Sono centinaia gli studenti iraniani regolarmente iscritti alle università del nostro Paese ma da mesi bloccati in Iran perché l'Italia non accorda loro il visto, ma ora una decisione del Tribunale di Torino ordina al ministero degli Affari esteri e della cooperazione internazionale (Maeci) di adempiere agli obblighi di legge.
Il ricorso è arrivato in tribunale grazie alla denuncia presentata da uno studente iraniano, col sostegno dell'Associazione per gli Studi giuridici sull'immigrazione (Asgi), che ha agito in favore di tutti gli altri esclusi. Asgi in una nota punta il dito contro l'ambasciata italiana, la quale «non fissa neppure l'appuntamento per l'esame della domanda di visto». Dopo questi mesi di inerzia, «il termine per l'ingresso in Italia sta per scadere».
Asgi ricorda ancora: «Ogni anno più di 3mila studenti e studentesse iraniane vengono ammesse nelle università italiane, che vantano intensi contatti con la comunità iraniana; questa rappresenta infatti la più numerosa comunità di studenti stranieri (oltre 13mila) del cui apporto beneficia anche l'Italia, paese che è al penultimo posto in Europa per numero di laureati. Una volta ammessi all'università, però, gli studenti devono ottenere il visto di ingresso entro il 30 novembre e quest'anno l'ambasciata italiana a Teheran ha comunicato l'apertura delle prenotazioni per il visto solo il 2 maggio per chiuderla 6 giorni dopo proprio fino al 30 novembre; ciò sta rendendo di fatto impossibile ottenere tempestivamente il visto, con la conseguente 'condanna' degli studenti alla perdita dell'anno accademico». Ora, una giudice del tribunale di Torino ha ordinato al Ministero degli Esteri e della Cooperazione italiana e all'Ambasciata italiana a Teheran di fissare l'appuntamento per l'esame delle domande entro il 30 novembre.

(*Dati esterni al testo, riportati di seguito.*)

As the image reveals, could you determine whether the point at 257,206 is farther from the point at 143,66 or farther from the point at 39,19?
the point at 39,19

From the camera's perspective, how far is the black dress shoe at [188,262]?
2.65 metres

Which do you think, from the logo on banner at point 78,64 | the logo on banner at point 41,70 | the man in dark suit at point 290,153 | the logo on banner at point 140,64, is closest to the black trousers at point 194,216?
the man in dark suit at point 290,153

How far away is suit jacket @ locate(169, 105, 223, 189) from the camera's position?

Conclude Asgi: «Chiediamo al ministero degli Affari Esteri di assicurare l'immediato adempimento dell'ordinanza da parte dell'Ambasciata italiana in Iran affinché si ponga rimedio a una situazione assurda e a una manifesta violazione di diritti riconosciuti dalla legge. L'inadempimento dell'ordinanza costituisce illecito penale nel quale - siamo certi - il Ministro e i funzionari addetti non vorranno sicuramente incorrere».